Source records

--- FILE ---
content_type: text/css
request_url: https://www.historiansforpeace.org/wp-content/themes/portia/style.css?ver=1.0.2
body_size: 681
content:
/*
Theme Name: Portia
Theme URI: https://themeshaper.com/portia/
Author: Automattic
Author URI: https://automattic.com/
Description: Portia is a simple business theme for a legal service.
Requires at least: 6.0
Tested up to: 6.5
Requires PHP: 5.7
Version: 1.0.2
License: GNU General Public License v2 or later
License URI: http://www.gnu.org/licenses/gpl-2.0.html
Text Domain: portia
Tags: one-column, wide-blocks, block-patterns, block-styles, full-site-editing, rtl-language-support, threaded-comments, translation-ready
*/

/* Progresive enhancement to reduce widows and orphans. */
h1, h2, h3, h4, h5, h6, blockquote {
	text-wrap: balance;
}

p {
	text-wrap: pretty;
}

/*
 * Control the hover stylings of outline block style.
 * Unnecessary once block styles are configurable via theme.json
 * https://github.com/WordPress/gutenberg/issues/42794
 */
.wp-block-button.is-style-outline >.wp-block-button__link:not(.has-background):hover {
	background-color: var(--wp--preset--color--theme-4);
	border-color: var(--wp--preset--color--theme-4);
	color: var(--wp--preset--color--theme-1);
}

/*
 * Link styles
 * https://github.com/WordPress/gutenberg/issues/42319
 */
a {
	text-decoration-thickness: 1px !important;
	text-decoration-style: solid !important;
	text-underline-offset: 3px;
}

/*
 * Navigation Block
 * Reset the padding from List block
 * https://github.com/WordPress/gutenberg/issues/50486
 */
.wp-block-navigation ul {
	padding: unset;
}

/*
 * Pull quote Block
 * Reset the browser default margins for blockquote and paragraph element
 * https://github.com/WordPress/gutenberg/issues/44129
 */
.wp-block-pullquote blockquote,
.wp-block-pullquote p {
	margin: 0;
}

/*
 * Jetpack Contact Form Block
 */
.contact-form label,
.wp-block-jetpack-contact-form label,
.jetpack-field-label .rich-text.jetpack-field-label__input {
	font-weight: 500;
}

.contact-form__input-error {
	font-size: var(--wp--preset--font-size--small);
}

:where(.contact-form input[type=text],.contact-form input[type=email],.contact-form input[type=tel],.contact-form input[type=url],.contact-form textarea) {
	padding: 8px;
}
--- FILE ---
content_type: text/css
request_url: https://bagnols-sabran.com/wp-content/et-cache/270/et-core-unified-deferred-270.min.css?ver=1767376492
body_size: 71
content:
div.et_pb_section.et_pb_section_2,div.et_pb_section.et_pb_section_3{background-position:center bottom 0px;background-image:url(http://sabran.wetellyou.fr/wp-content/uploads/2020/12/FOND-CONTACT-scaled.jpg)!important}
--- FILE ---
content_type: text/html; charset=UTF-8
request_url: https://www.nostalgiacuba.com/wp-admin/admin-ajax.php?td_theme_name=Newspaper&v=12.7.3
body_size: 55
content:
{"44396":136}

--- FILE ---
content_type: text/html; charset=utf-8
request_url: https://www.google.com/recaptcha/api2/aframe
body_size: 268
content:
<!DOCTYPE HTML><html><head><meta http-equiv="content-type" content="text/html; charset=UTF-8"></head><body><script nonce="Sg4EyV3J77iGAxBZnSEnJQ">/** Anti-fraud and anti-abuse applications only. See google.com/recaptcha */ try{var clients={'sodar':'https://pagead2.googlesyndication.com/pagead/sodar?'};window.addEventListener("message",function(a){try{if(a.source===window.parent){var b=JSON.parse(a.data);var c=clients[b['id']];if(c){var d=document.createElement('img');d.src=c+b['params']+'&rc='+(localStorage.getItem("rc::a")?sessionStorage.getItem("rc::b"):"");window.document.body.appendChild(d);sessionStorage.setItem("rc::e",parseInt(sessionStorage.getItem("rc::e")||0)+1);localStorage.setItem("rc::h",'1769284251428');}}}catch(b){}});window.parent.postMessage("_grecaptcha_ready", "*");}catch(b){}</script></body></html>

### What to do:
Copy out each entry precisely. Leave nothing out.

### Answer box:
--- FILE ---
content_type: text/css
request_url: https://www.historiansforpeace.org/wp-content/themes/portia/style.css?ver=1.0.2
body_size: 681
content:
/*
Theme Name: Portia
Theme URI: https://themeshaper.com/portia/
Author: Automattic
Author URI: https://automattic.com/
Description: Portia is a simple business theme for a legal service.
Requires at least: 6.0
Tested up to: 6.5
Requires PHP: 5.7
Version: 1.0.2
License: GNU General Public License v2 or later
License URI: http://www.gnu.org/licenses/gpl-2.0.html
Text Domain: portia
Tags: one-column, wide-blocks, block-patterns, block-styles, full-site-editing, rtl-language-support, threaded-comments, translation-ready
*/

/* Progresive enhancement to reduce widows and orphans. */
h1, h2, h3, h4, h5, h6, blockquote {
	text-wrap: balance;
}

p {
	text-wrap: pretty;
}

/*
 * Control the hover stylings of outline block style.
 * Unnecessary once block styles are configurable via theme.json
 * https://github.com/WordPress/gutenberg/issues/42794
 */
.wp-block-button.is-style-outline >.wp-block-button__link:not(.has-background):hover {
	background-color: var(--wp--preset--color--theme-4);
	border-color: var(--wp--preset--color--theme-4);
	color: var(--wp--preset--color--theme-1);
}

/*
 * Link styles
 * https://github.com/WordPress/gutenberg/issues/42319
 */
a {
	text-decoration-thickness: 1px !important;
	text-decoration-style: solid !important;
	text-underline-offset: 3px;
}

/*
 * Navigation Block
 * Reset the padding from List block
 * https://github.com/WordPress/gutenberg/issues/50486
 */
.wp-block-navigation ul {
	padding: unset;
}

/*
 * Pull quote Block
 * Reset the browser default margins for blockquote and paragraph element
 * https://github.com/WordPress/gutenberg/issues/44129
 */
.wp-block-pullquote blockquote,
.wp-block-pullquote p {
	margin: 0;
}

/*
 * Jetpack Contact Form Block
 */
.contact-form label,
.wp-block-jetpack-contact-form label,
.jetpack-field-label .rich-text.jetpack-field-label__input {
	font-weight: 500;
}

.contact-form__input-error {
	font-size: var(--wp--preset--font-size--small);
}

:where(.contact-form input[type=text],.contact-form input[type=email],.contact-form input[type=tel],.contact-form input[type=url],.contact-form textarea) {
	padding: 8px;
}
--- FILE ---
content_type: text/css
request_url: https://bagnols-sabran.com/wp-content/et-cache/270/et-core-unified-deferred-270.min.css?ver=1767376492
body_size: 71
content:
div.et_pb_section.et_pb_section_2,div.et_pb_section.et_pb_section_3{background-position:center bottom 0px;background-image:url(http://sabran.wetellyou.fr/wp-content/uploads/2020/12/FOND-CONTACT-scaled.jpg)!important}
--- FILE ---
content_type: text/html; charset=UTF-8
request_url: https://www.nostalgiacuba.com/wp-admin/admin-ajax.php?td_theme_name=Newspaper&v=12.7.3
body_size: 55
content:
{"44396":136}

--- FILE ---
content_type: text/html; charset=utf-8
request_url: https://www.google.com/recaptcha/api2/aframe
body_size: 268
content:
<!DOCTYPE HTML><html><head><meta http-equiv="content-type" content="text/html; charset=UTF-8"></head><body><script nonce="Sg4EyV3J77iGAxBZnSEnJQ">/** Anti-fraud and anti-abuse applications only. See google.com/recaptcha */ try{var clients={'sodar':'https://pagead2.googlesyndication.com/pagead/sodar?'};window.addEventListener("message",function(a){try{if(a.source===window.parent){var b=JSON.parse(a.data);var c=clients[b['id']];if(c){var d=document.createElement('img');d.src=c+b['params']+'&rc='+(localStorage.getItem("rc::a")?sessionStorage.getItem("rc::b"):"");window.document.body.appendChild(d);sessionStorage.setItem("rc::e",parseInt(sessionStorage.getItem("rc::e")||0)+1);localStorage.setItem("rc::h",'1769284251428');}}}catch(b){}});window.parent.postMessage("_grecaptcha_ready", "*");}catch(b){}</script></body></html>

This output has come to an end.